The archival aspect of digital data is an area which is extremely important, but almost entirely ignored by the mainstream media. One could suppose because all journalists rely on “backgrounder” data from either dead-tree or digital formats those sources are mostly downplayed because they are “old” news.

What’s interesting is that digital media has the ability to provide all of us with much more of a useful and stable method of preserving our history than ever before. That we don’t seem to have the method of doing that very well yet is a result of digital being a very young medium.

Frankly, my email doesn’t nearly approach the level of Friedberg’s and I can safely dump more than 90 percent with few qualms.

On the other hand, I wonder how many of us non-Friedbergs have potentially valuable family photos tucked away in a drawer now fading away. You may not care about those photos, but your children or their children might.

A few years ago there was a mini crisis in Hollywood about the fact that a bunch of old films were self-destructing because of time, poor storage, and the type of film emulsion. What’s sad about what may have been lost is the genesis of some of the roots of motion-picture technology.

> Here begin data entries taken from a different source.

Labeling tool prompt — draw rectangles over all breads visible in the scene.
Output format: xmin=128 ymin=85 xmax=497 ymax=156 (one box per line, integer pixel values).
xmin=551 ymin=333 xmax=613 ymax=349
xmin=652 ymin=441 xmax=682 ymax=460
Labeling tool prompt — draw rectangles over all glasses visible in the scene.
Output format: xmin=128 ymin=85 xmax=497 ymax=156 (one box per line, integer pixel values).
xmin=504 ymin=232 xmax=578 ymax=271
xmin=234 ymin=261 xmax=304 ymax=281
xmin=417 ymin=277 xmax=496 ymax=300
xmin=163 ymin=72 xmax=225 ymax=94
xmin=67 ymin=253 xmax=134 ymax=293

Here’s an irony. Some of the oldest books around for historical research were printed on vellum which was originally a tanned skin of a calf or lamb. The technology of how they made that media to last so long is now mostly speculation. There are other examples of “old” tech which have become lost.

Sorry for the rant,

Anonymous Coward says:

Changing E-mail format?

What? Printing out email because its format will change?

What kind of internet is this guy using? The one I use has had the same email format since inception. You know, that same internet whose open formats directly led to its widespread use. The ‘mbox’ format hasn’t changed since, well, ever, really.

And when, really, is it going to be changed? When DRM becomes mandatory? I think that, if that happens, we have more problems than we think.